However, just as e-gaming steadily became the object of thorough regulation in many major markets, e-cigarettes are going through the same process and provoking much the same battles.
“Online gambling is a highly emotive issue, which generated a good deal of political debate.E-cigarettes generate huge levels of public interest, and as such are a highly politicised issue, with some political grandstanding,” says the report.
Among the lessons to be drawn from the gambling sector’s experience is that complete prohibition is unlikely to succeed; that local issues will remain significant even if there is international consensus on product standards; and that “as a political process, the regulation of e-cigarettes may not always follow the sensible path indicated by scientific data”.
The business itself is also likely to develop in a similar way to e-gaming, especially once regulation is more widespread.
“As regulation was implemented, and the cost of entry and price to obtain customers increased, consolidation occurred in the e-gaming market, with many markets dominated by five to ten large operators,” says the report, exclusively available to ECigIntelligence subscribers.

________

## PROMPT A
In the passage on e-cigarette regulation, what happened to the e-gaming market as regulation was implemented and the cost of entry rose?
## PROMPT B
Extend the passage on e-cigarette regulation, picking up right after its final sentence.

## INFORMATION SHOWN

________

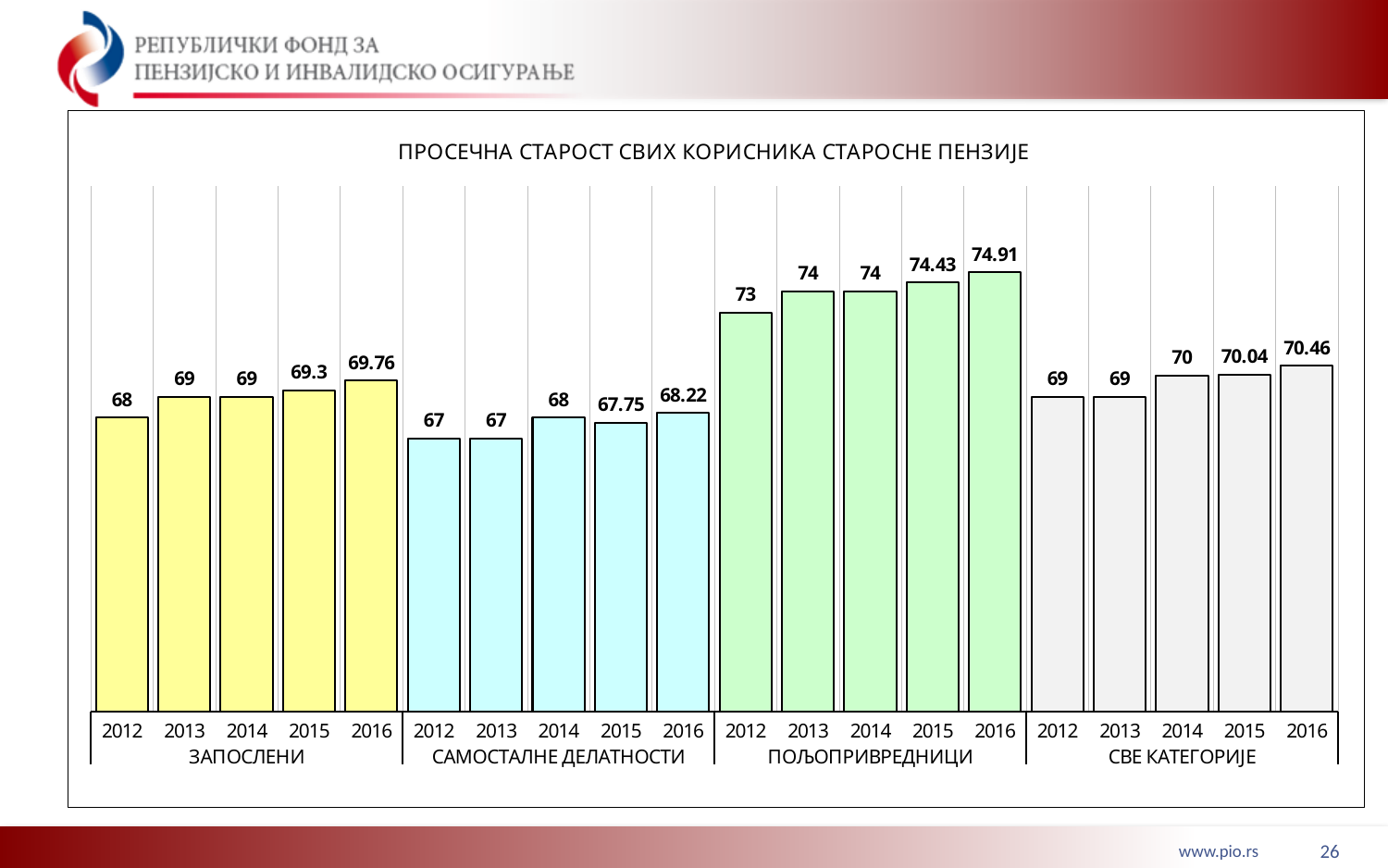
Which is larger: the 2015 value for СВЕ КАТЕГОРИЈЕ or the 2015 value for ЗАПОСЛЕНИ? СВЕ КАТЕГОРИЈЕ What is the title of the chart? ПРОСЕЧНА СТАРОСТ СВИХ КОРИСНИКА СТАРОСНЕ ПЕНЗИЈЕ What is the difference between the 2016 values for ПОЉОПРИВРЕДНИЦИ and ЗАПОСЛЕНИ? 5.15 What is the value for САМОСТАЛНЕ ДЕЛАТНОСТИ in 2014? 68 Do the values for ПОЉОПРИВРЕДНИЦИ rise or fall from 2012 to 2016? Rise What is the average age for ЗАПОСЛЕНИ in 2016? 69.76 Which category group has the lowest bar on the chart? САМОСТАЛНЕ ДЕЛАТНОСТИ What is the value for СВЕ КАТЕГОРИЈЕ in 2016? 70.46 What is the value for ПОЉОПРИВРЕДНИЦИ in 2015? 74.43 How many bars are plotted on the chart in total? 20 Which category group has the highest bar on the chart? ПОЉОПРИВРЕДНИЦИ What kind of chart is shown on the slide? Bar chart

________

## RESPONSE A
Consolidation occurred, with many markets dominated by five to ten large operators.

## RESPONSE B
“In mature e-cigarette markets such as the U.S. and UK, consolidation is already underway, with much or the market dominated by five or so brands; this pattern is likely to be repeated in other markets as regulation is implemented.”
What This Means: The parallels with tobacco are such obvious ones to draw that it is sometimes easy to forget that e-cigarettes also have a great deal in common with other innovative consumer sectors, both in services like e-gaming and in goods (we’ve recently been exploring some resemblances to the MP3 player market when it was new, for example).
Of course, the progression of different industries will never be identical. But especially given the slightly disreputable, adult image of the two sectors, it’s very likely that the regulatory ups and downs of e-cigarettes will follow e-gaming quite closely.